TASK DETAILS
Set the entries down again exactly; none may be skipped.

Stored items:

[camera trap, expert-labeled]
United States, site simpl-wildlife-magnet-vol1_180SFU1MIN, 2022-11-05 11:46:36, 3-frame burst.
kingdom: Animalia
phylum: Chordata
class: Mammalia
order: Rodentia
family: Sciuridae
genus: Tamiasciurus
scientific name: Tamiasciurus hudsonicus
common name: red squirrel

EXERCISE SOLUTION
[camera trap, expert-labeled]
United States, site simpl-wildlife-magnet-vol1_180SFU1MIN, 2022-11-05 11:46:36, 3-frame burst.
kingdom: Animalia
phylum: Chordata
class: Mammalia
order: Rodentia
family: Sciuridae
genus: Tamiasciurus
scientific name: Tamiasciurus hudsonicus
common name: red squirrel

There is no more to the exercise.